- TASK STATEMENT
Update the records below by replacing every occurrence of "camera" with "lens", leaving all other text unchanged. Omit the pictures from your answer.

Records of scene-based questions
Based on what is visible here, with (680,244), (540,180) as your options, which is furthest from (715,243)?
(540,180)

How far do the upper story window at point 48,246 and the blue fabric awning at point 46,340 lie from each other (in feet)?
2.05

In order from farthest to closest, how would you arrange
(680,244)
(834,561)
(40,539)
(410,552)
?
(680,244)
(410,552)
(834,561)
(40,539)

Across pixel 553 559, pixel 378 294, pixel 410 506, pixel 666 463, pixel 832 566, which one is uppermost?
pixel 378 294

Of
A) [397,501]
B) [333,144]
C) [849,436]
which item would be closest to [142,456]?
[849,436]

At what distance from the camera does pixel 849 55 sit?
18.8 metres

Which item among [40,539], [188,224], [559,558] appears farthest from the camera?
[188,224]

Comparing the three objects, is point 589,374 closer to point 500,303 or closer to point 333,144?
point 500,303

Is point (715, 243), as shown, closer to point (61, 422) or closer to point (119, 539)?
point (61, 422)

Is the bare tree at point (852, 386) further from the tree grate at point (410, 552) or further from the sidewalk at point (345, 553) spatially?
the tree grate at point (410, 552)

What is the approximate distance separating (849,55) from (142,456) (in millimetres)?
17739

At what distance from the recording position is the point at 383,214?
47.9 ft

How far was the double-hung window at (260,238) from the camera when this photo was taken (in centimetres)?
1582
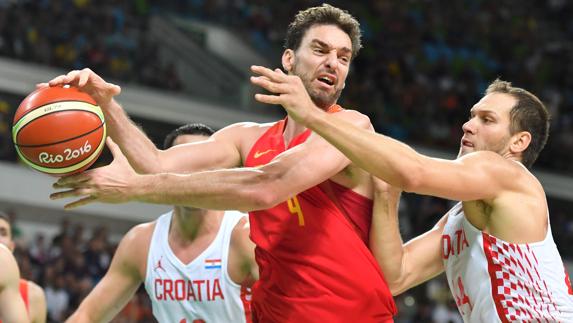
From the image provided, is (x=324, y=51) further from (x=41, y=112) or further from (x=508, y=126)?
(x=41, y=112)

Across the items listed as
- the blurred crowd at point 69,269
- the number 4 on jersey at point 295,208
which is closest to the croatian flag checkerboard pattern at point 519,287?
the number 4 on jersey at point 295,208

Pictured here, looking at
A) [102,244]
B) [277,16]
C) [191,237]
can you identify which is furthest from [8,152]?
[191,237]

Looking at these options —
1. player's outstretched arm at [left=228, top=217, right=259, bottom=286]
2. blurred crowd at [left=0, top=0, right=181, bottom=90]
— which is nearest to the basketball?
player's outstretched arm at [left=228, top=217, right=259, bottom=286]

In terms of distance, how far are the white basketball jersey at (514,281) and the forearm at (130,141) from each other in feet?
5.28

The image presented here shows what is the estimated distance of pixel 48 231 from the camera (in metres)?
13.8

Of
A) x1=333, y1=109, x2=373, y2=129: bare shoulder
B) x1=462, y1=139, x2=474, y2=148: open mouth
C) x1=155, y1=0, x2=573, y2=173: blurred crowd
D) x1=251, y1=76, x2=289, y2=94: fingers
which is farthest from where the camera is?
x1=155, y1=0, x2=573, y2=173: blurred crowd

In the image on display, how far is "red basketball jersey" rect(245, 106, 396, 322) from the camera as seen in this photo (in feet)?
14.1

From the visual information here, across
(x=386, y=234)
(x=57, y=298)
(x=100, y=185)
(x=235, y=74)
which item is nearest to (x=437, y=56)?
(x=235, y=74)

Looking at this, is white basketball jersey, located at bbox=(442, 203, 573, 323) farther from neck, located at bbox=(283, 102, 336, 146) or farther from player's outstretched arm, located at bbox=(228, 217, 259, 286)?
player's outstretched arm, located at bbox=(228, 217, 259, 286)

- EXERCISE RESPONSE
Based on what is visible here, with (680,244), (540,180) as your options, which is furthest from (715,243)?
(540,180)

How far do the upper story window at point 48,246 and the blue fabric awning at point 46,340 lie from each other (in feet)?
2.05

In order from farthest to closest, how would you arrange
(680,244)
(834,561)
(40,539)
(410,552)
?
(680,244)
(410,552)
(834,561)
(40,539)

Across pixel 553 559, pixel 378 294, pixel 410 506, pixel 666 463, pixel 832 566, which one is uppermost?
pixel 378 294

Of
A) [397,501]
B) [333,144]
C) [849,436]
which item would be closest to [142,456]?
[849,436]

At what distance from the lens does pixel 849 55 sit?
18.8 metres

Which item among [40,539], [188,224], [559,558] appears farthest from the lens?
[188,224]

Comparing the three objects, is point 589,374 closer to point 500,303 or closer to point 333,144?
point 500,303

Is point (715, 243), as shown, closer to point (61, 422) or closer to point (119, 539)?
point (61, 422)

Is the bare tree at point (852, 386) further from the tree grate at point (410, 552) or further from the sidewalk at point (345, 553) spatially?
the tree grate at point (410, 552)

What is the approximate distance separating (849,55) from (142,456) (in millimetres)?
17739

At what distance from the recording position is the point at 383,214?
47.9 ft

How far was the double-hung window at (260,238) from the lens when this photo was taken (in centimetres)?
1582
From the image provided, is (x=324, y=51) further from (x=41, y=112) or further from (x=508, y=126)?
(x=41, y=112)

Across the items listed as
- the blurred crowd at point 69,269
- the number 4 on jersey at point 295,208
which is closest to the croatian flag checkerboard pattern at point 519,287?
the number 4 on jersey at point 295,208

Pictured here, looking at
A) [102,244]
B) [277,16]
C) [191,237]
can you identify which is furthest from [8,152]?
[191,237]

Looking at these options —
1. player's outstretched arm at [left=228, top=217, right=259, bottom=286]
2. blurred crowd at [left=0, top=0, right=181, bottom=90]
— which is nearest to the basketball?
player's outstretched arm at [left=228, top=217, right=259, bottom=286]

In terms of distance, how far are the white basketball jersey at (514,281) and the forearm at (130,141) from each other in feet?
5.28

The image presented here shows what is the estimated distance of pixel 48 231 from the lens (in metres)?
13.8

Of
A) x1=333, y1=109, x2=373, y2=129: bare shoulder
B) x1=462, y1=139, x2=474, y2=148: open mouth
C) x1=155, y1=0, x2=573, y2=173: blurred crowd
D) x1=251, y1=76, x2=289, y2=94: fingers
which is farthest from where the lens is?
x1=155, y1=0, x2=573, y2=173: blurred crowd

In the image on display, how far is "red basketball jersey" rect(245, 106, 396, 322) from the lens as seen in this photo (in feet)?
14.1

From the visual information here, across
(x=386, y=234)
(x=57, y=298)
(x=100, y=185)
(x=235, y=74)
which item is nearest to (x=437, y=56)?
(x=235, y=74)

Looking at this, is white basketball jersey, located at bbox=(442, 203, 573, 323) farther from neck, located at bbox=(283, 102, 336, 146) or farther from player's outstretched arm, located at bbox=(228, 217, 259, 286)?
player's outstretched arm, located at bbox=(228, 217, 259, 286)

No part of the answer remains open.